Where a line of the data holds the word "scientific", copy that line.

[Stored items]

--------

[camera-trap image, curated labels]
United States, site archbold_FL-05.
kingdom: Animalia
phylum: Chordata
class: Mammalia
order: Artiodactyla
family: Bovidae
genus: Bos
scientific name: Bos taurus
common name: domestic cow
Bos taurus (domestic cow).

--------

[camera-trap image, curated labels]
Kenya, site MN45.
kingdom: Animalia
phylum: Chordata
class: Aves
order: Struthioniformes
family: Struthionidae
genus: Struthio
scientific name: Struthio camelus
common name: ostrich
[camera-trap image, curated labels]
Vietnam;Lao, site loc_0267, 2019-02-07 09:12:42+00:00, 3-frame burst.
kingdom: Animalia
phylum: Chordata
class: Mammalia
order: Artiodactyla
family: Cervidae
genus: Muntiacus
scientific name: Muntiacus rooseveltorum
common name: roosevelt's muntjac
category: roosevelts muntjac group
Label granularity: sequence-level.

--------

_Answer box_:
scientific name: Bos taurus
scientific name: Struthio camelus
scientific name: Muntiacus rooseveltorum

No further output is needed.